• Provided records:

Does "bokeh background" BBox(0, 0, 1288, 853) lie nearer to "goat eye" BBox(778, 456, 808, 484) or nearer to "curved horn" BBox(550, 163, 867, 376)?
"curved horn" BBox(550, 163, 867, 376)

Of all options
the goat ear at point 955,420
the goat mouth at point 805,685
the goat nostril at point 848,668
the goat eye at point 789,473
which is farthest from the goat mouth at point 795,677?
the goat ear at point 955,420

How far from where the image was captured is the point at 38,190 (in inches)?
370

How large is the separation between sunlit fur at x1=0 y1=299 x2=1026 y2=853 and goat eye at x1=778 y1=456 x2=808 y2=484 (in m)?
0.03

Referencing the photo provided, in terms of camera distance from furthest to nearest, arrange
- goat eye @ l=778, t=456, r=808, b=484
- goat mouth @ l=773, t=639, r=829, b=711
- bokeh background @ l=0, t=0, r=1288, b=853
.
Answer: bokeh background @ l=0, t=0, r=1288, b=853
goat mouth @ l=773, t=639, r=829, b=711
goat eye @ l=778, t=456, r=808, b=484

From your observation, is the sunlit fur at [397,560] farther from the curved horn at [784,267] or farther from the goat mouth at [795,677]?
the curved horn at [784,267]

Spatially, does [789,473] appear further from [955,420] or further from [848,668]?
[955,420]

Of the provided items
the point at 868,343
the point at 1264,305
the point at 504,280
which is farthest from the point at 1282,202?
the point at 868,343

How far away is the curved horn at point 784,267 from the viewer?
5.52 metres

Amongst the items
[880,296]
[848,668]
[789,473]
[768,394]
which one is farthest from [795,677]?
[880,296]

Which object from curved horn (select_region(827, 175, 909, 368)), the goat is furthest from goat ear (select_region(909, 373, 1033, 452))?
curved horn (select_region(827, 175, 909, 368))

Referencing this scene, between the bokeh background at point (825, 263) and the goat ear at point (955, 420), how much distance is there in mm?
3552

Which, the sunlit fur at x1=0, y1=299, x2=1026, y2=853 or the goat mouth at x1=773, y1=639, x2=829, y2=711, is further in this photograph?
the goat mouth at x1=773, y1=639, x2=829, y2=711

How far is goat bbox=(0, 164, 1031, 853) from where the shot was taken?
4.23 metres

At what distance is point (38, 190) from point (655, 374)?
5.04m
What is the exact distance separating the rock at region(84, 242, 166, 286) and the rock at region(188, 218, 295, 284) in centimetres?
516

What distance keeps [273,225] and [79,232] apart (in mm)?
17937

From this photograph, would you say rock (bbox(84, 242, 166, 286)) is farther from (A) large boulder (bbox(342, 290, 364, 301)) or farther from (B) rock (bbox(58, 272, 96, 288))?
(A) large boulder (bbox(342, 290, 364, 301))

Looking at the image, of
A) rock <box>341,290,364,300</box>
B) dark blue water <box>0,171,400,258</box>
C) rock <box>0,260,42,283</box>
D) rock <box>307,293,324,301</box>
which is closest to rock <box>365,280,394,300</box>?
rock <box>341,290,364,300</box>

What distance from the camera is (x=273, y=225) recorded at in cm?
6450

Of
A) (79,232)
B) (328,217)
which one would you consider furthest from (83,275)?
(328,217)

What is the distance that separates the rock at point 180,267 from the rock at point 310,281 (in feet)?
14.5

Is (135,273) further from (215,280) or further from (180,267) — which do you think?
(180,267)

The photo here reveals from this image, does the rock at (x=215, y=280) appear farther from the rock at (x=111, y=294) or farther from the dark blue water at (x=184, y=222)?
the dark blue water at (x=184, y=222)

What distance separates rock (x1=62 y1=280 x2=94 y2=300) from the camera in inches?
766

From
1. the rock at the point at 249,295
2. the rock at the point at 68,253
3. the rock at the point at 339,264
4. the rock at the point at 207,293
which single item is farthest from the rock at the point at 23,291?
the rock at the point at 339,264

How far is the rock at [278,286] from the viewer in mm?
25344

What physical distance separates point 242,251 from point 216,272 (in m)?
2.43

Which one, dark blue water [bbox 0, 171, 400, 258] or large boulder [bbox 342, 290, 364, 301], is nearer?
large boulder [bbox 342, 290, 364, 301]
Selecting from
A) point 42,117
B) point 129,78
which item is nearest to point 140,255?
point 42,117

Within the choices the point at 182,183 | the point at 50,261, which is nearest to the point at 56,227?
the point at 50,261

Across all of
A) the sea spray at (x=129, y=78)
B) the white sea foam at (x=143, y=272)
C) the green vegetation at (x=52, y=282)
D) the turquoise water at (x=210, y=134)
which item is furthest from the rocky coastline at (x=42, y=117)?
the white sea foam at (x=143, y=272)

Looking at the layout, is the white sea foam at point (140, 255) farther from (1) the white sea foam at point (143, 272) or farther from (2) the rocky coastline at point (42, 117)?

• Aim of the task: From the line that contains "What distance separates" down to the last line of the listing above, repeat each line exactly, and include nothing else.

• Solution:
What distance separates rock (x1=62 y1=280 x2=94 y2=300) from the camera in inches?
766

From
1. the rock at the point at 249,295
2. the rock at the point at 68,253
3. the rock at the point at 339,264
4. the rock at the point at 207,293
which single item is farthest from the rock at the point at 23,291?
the rock at the point at 339,264

How far is the rock at [278,286] from the viewer in mm?
25344

What physical distance separates point 242,251 from point 216,272 (in m)?
2.43

Which one, dark blue water [bbox 0, 171, 400, 258] or large boulder [bbox 342, 290, 364, 301], is nearer?
large boulder [bbox 342, 290, 364, 301]
Selecting from
A) point 42,117
B) point 129,78
which item is nearest to point 140,255?
point 42,117

Within the choices the point at 182,183 | the point at 50,261, which is nearest to the point at 56,227?
the point at 50,261

Across all of
A) the sea spray at (x=129, y=78)
B) the white sea foam at (x=143, y=272)
C) the green vegetation at (x=52, y=282)
D) the turquoise water at (x=210, y=134)
which item is furthest from the rocky coastline at (x=42, y=117)?
the white sea foam at (x=143, y=272)

Looking at the layout, is the white sea foam at point (140, 255) farther from (1) the white sea foam at point (143, 272) or farther from (2) the rocky coastline at point (42, 117)?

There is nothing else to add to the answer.